The DeepSeek-R1–based reasoning model was not markedly superior to the nonreasoning Sonar-Pro, with only minor, not clinically relevant improvements also observed in other traditional health care benchmarks such as the US medical examination, where DeepSeek-R1, for example, performed roughly on par with a nonreasoning GPT-4o model tested in another study [24,27]. As recently proposed open-ended and more gradual benchmarks such as OpenAI’s HealthBench show larger differences between both model types [28,29], this might also well be because many benchmarks—such as medical exams or the one used in this study—might be too simple for effective benchmarking.

What Are Acceptable Thresholds?

Although the absence of statistically significant differences was noted, Perplexity’s higher tiers under whitelisting performed at least on par with OpenEvidence, a purpose-built, literature-only engine. This indicates that carefully scoped web retrieval can achieve performance comparable to curated medical indexes. Whether an 89% correctness rate in the best-performing system is sufficient for clinical decision support remains context-dependent and debatable. European regulators, for example, increasingly view medical‐domain LLMs as medical devices, triggering AI Act transparency and postmarket surveillance requirements [30,31]. The first European Conformité Européenne (CE)‑marked RAG-based LLM system (“Prof Valmed”) [32,33] secured its certification through transparent and traceable evidence links, which is precisely the mechanism that whitelisted, web search LLMs leverage. Nevertheless, there is no certainty on how certified medical products will compete with rapidly evolving, less-regulated industry alternatives, given the regulatory constraints that inherently limit adaptability [34]. Ultimately, decisions about system deployment are likely to hinge less on statistical significance and more on local clinical governance, effective postdeployment monitoring, clear accountability structures, and pragmatic user adoption. It also seems improbable that policymakers will significantly restrict medical web-based search applications powered by LLMs, considering they have not broadly intervened against general LLMs despite analogous concerns [35].

Limitations

This study was limited to the single clinical domain of neurology. We further assume that our fixed whitelisting worked because neurology has well-defined, high-quality guidelines on certain domains. While we expect the general principle to work across all medical disciplines, the effect size of source curation might differ depending on guideline quality, guideline availability, and its algorithmic retrieval frequency. This highlights another limitation: the intransparency of the used commercial LLM (and search) systems, which might be updated silently after publication, thereby limiting reproducibility. One pragmatic way to mitigate this is to leverage open-weight analogs—open-source models with publicly available parameters—which would allow independent verification of results and scrutiny of model behavior [36]. Such open models can be continuously audited and fine-tuned, helping secure consistent performance even as proprietary systems evolve. Using open-source libraries [37], these can also be equipped with custom RAG setups, including grounding with search results. Importantly, alternative model setups might yield different absolute results, although we believe the observed trends would hold.

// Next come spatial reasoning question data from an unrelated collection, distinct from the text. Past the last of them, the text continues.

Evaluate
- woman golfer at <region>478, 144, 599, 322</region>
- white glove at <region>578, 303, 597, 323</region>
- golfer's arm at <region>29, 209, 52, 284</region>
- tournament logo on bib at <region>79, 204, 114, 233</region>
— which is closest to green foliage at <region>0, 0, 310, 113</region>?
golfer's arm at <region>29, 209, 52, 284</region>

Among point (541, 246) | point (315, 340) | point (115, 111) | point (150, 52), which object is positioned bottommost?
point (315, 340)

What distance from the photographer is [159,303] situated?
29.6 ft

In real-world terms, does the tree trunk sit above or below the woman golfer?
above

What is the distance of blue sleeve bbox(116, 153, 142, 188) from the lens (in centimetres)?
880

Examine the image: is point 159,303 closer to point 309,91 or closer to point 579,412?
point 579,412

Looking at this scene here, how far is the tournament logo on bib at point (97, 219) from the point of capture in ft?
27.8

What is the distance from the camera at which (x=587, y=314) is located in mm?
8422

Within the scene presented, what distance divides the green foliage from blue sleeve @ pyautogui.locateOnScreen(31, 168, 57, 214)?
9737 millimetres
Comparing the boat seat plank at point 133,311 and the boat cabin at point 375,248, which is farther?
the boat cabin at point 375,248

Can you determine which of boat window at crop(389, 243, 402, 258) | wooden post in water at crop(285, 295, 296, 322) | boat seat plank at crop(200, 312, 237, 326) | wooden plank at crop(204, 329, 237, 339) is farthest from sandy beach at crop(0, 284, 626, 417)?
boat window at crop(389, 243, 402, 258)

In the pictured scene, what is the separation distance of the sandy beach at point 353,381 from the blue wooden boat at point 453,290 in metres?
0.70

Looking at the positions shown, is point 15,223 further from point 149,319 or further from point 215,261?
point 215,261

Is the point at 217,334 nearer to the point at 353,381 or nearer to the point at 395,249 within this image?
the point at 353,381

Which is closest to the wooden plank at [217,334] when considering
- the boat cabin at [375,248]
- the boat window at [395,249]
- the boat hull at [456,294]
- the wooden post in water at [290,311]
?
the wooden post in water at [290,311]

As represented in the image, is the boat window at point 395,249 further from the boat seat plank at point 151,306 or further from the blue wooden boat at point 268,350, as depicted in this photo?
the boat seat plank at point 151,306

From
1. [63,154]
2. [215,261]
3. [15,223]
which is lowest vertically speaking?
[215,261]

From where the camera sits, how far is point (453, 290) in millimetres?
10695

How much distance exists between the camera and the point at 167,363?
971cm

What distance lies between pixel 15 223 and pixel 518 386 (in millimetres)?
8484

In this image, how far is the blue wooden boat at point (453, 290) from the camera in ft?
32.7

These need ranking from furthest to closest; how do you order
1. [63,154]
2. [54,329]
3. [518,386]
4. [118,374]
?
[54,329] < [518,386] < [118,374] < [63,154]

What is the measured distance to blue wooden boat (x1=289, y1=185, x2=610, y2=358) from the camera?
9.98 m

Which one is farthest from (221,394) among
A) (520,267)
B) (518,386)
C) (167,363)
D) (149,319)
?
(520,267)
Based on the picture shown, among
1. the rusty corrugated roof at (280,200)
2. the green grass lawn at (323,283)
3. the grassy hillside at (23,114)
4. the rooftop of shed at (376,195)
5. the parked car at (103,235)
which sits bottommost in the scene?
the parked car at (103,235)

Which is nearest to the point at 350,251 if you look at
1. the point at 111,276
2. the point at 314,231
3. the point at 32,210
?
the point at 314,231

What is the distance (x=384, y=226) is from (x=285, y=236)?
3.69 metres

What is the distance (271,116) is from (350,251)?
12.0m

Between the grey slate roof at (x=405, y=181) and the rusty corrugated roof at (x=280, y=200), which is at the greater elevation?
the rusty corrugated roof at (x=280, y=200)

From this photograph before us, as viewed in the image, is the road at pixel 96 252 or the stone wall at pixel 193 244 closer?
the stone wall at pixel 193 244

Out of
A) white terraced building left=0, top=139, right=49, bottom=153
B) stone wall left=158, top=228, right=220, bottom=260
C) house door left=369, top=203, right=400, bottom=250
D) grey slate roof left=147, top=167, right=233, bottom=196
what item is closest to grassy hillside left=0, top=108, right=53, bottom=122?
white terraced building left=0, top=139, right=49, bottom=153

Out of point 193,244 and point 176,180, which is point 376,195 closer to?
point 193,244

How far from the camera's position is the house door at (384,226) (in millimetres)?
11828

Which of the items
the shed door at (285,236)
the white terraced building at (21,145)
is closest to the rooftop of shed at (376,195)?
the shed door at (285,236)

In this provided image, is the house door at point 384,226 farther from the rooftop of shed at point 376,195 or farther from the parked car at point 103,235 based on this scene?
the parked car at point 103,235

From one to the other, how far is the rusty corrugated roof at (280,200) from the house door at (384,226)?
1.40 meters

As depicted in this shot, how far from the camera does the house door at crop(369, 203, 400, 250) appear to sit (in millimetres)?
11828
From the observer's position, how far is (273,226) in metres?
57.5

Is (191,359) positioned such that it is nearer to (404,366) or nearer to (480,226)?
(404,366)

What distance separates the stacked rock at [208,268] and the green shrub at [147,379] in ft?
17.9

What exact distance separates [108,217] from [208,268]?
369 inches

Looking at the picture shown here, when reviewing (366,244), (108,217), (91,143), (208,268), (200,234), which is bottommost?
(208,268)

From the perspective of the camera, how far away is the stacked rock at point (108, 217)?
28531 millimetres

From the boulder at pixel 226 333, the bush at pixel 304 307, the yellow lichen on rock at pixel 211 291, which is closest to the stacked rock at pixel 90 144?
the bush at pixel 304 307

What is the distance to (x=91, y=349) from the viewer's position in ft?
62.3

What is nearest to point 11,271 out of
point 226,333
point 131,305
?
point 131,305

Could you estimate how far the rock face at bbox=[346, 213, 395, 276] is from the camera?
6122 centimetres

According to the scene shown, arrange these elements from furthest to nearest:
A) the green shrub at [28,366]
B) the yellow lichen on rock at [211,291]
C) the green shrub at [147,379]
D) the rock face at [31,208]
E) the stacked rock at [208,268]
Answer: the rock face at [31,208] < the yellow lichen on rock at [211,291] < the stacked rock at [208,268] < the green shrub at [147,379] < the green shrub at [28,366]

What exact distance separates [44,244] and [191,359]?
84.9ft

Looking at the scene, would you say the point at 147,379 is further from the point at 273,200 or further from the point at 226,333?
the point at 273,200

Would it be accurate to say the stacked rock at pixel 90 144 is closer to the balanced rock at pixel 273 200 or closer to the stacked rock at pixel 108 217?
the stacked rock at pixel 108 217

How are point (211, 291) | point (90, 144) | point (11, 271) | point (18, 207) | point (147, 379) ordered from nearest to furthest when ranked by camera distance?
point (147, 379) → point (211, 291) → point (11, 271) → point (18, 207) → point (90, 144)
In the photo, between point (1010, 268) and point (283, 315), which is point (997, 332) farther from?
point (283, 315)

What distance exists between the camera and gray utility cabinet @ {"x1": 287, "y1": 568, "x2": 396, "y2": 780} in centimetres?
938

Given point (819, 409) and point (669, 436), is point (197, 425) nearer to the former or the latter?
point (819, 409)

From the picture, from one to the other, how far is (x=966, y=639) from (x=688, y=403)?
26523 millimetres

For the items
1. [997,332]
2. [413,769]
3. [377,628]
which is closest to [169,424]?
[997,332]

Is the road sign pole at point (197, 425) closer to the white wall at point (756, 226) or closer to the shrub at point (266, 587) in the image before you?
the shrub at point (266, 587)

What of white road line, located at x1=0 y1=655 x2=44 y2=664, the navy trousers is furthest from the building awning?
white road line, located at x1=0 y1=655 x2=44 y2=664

Furthermore, because the benchmark used here is derived from AAN guidance and several configurations restricted retrieval to AAN-related domains, domain-source coupling may have contributed to the observed gains. However, items were partially paraphrased, and the results did not produce a ceiling effect. Furthermore, a literature-only comparator (OpenEvidence, which likely contained AAN literature among many other) revealed a similar performance, suggesting that authoritative source control rather than site identity was the main driver. Nevertheless, this concept should be tested with other authoritative benchmark whitelisting combinations, for example, using AAN-based questions but whitelisting European neurology guidelines.

Future Work: Potential of Request-Tailored Whitelisting

For application across specialties or varying question types, one might need a more flexible approach, which is why we considered a 2-stage pipeline for future work:

  1. A model to select sources—a lightweight agent (possibly database-linked) that sets the whitelisting based on query intent (eg, medical field, query type) and other factors such as user role.
  2. LLM + RAG engine—operates only on the sources passed forward, dynamically delivering an evidence-backed answer (Figure 5).

Conceptually, this moves toward similar approaches with agentic LLM setups [38], which should be evaluated for trade-off between factuality, completeness, and recency in the future.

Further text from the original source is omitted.